Ah.. er hatte plötzlich ein äußerst ungutes Gefühl…

»Vergiss es!« Bellzazar lachte hämisch. »Der junge Bursche ist nur meine Begleitung und steht für dich nicht zur Wahl.«

»Wovon sprechen wir hier?«, fragte Desiderius befürchtend. Seine Augen schnellten von Bellzazar zu der Hexe und wieder zurück. Wenn es hier um seine Fänge ging, würde er sogleich die Flucht ergreifen. Er würde sie nämlich gerne behalten.

Die Hexe kam auf ihn zu und er wich vor ihrer ausgestreckten Hand immer weiter zurück, bis er gegen ein Bücherregal stieß und nicht mehr flüchten konnte. Sie legte ihre schlanken Finger um sein spitzes Kinn und betrachtete eingehend sein Gesicht, als wäre er ein Rind, und sie der skeptische Käufer.

»Ruhna«, ertönte warnend Bellzazars Stimme, »lass ihn los!«

»Warum willst du nicht, dass ich den jungen M’Shier genauer betrachte?« Die Hexe grinste sich wissend über die Schulter. »Ist er noch wichtig für deine Pläne?«

Desiderius verengte nachdenklich seine Augen und sah zu Bellzazar hinüber.
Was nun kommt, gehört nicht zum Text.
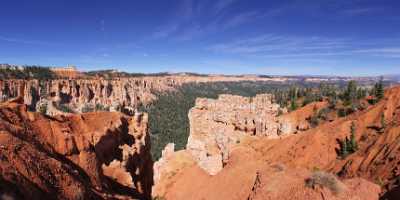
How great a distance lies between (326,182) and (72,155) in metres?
13.1

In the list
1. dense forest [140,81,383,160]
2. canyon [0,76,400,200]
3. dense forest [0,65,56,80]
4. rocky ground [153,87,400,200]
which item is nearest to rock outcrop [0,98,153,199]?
canyon [0,76,400,200]

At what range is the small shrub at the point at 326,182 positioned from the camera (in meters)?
14.3

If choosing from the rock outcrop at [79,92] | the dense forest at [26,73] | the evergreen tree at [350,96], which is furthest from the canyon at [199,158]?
the dense forest at [26,73]

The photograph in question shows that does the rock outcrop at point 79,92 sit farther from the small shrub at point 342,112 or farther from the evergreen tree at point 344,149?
the evergreen tree at point 344,149

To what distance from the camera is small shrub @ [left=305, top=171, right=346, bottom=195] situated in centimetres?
1426

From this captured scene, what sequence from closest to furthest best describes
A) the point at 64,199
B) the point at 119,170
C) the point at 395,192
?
the point at 64,199
the point at 395,192
the point at 119,170

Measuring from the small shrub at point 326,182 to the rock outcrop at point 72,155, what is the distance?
8959 millimetres

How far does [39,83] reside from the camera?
12256 cm

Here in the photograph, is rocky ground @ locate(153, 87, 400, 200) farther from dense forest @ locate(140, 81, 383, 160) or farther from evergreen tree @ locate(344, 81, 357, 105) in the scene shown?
evergreen tree @ locate(344, 81, 357, 105)

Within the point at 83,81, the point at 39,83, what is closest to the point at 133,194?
the point at 39,83

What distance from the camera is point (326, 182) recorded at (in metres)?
14.6

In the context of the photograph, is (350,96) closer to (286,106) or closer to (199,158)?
(286,106)

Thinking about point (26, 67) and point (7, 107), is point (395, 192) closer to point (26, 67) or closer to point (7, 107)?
point (7, 107)

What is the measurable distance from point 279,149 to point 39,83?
358ft
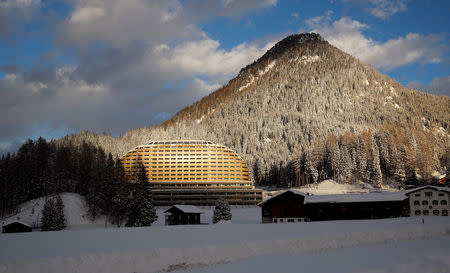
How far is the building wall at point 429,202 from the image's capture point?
58000 millimetres

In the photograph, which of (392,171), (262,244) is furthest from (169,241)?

Langsam bereute er diese Reise, er hätte einfach gehen und den Auftrag des Königs Bellzazar allein überlassen sollen. Allerdings war es seine Idee gewesen, deshalb wollte er auch dabei sein, wenn sie in die Tat umgesetzt würde.

»Ich sagte, nein«, beschloss Bellzazar bedrohlich.

Ruhna lächelte: »Dann besorg dir dein Gift wo anders.«

Als sie sich abwandte, lenkte Bellzazar eilig ein: »Moment! Moment! Warte ...«

Erwartungsvoll drehte Ruhna sich wieder zu ihm um.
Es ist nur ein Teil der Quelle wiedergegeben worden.